_Отрывок текста_:
Страница 5 из 6
Кудрявцев из Московского кружка, большой приятель Белинского, написал недурную повесть, но Белинский отозвался о ней почти восторженно. Он смешивал приятеля с его сочинением, что, повторяю, у него было грехом его сердца, а не совести и эстетического вкуса. Литературные противники упрекали его в этой слабости, но никогда не указывали, из какого чистого источника проистекала она.
Я сказал выше, что Белинский боролся, чтобы добывать какую-нибудь новую или расширить старую свободу: от этого и запальчивость, и пристрастия, и натяжки, и противоречия - все то, что неизбежно бывает при усиленной ломке старого и завоевании нового. Приведу пример, в котором Белинский является ревнителем женской эмансипации, не в обширном смысле так называемого женского вопроса вообще, который тогда еще не поступал, в нынешнем его значении и объеме, на очередь, а просто только в вопросе о любви. В числе всяких свобод, конечно, он не обошел и женскую свободу, за которую поломал немало копьев и апостолом которой была тогда Жорж Занд. Он за одно уже это, помимо таланта, был ее восторженным поклонником.

_Исходные материалы_:
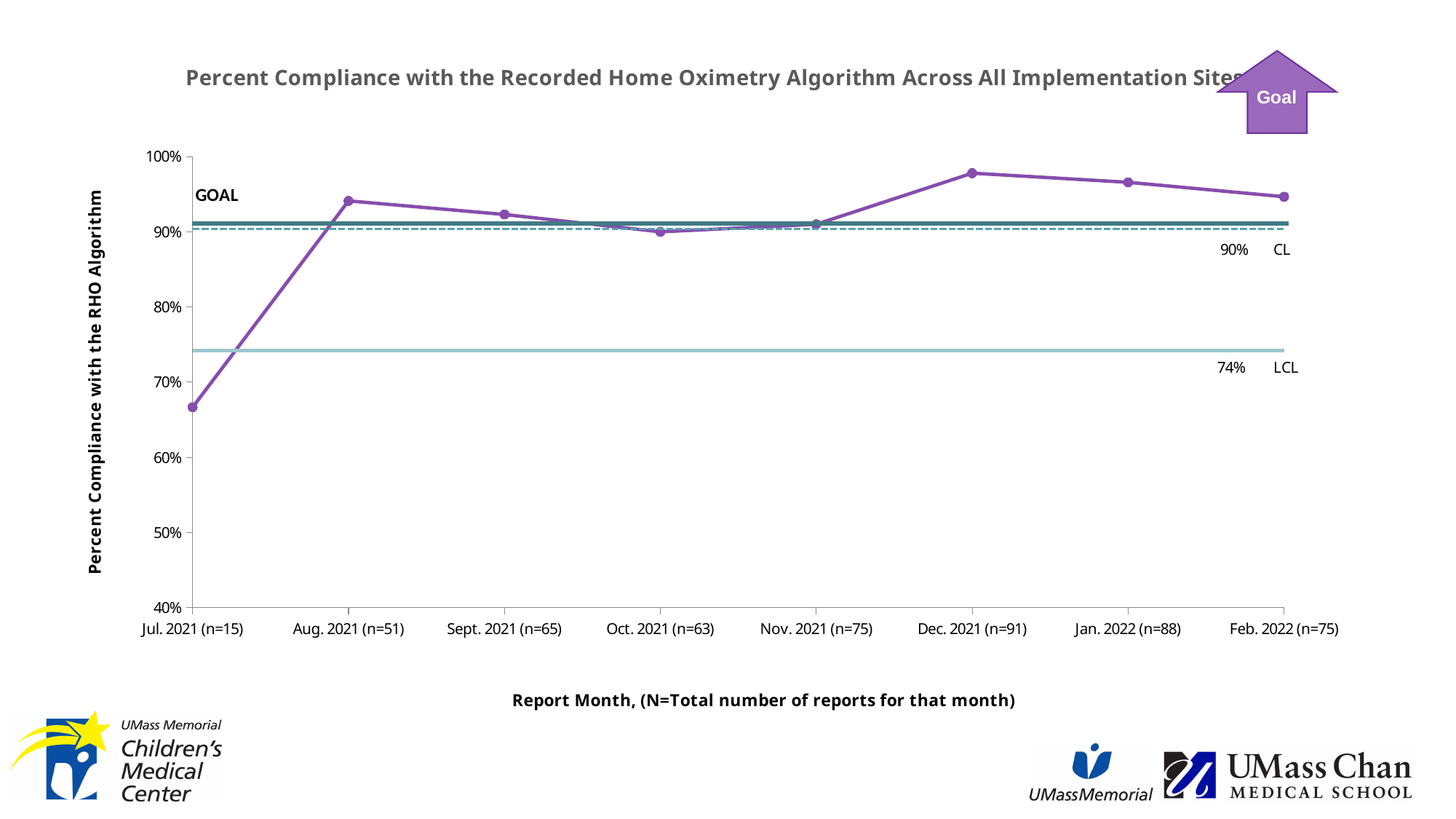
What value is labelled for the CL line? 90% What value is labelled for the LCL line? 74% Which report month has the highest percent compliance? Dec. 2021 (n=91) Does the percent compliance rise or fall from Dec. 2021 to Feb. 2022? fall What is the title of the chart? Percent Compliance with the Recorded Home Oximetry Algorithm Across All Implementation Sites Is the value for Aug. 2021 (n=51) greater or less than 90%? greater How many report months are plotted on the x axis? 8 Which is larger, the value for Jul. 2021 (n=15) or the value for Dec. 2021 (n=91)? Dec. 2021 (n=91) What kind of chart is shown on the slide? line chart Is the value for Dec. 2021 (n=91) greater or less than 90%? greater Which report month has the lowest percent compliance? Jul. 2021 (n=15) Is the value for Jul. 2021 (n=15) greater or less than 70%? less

_Задание_: Соответствуют ли отрывку о Белинском эти утверждения? (а) Белинский отозвался о повести Кудрявцева сдержанно. (б) Литературные противники указывали, откуда шла его слабость к приятелям. (в) Белинский был поклонником Жорж Занд. Для каждого ответьте «да» или «нет» и дословно приведите слова текста, которые это решают.

_Ответ_:
(а) Нет: «Белинский отозвался о ней почти восторженно».
(б) Нет: «но никогда не указывали, из какого чистого источника проистекала она».
(в) Да: «был ее восторженным поклонником».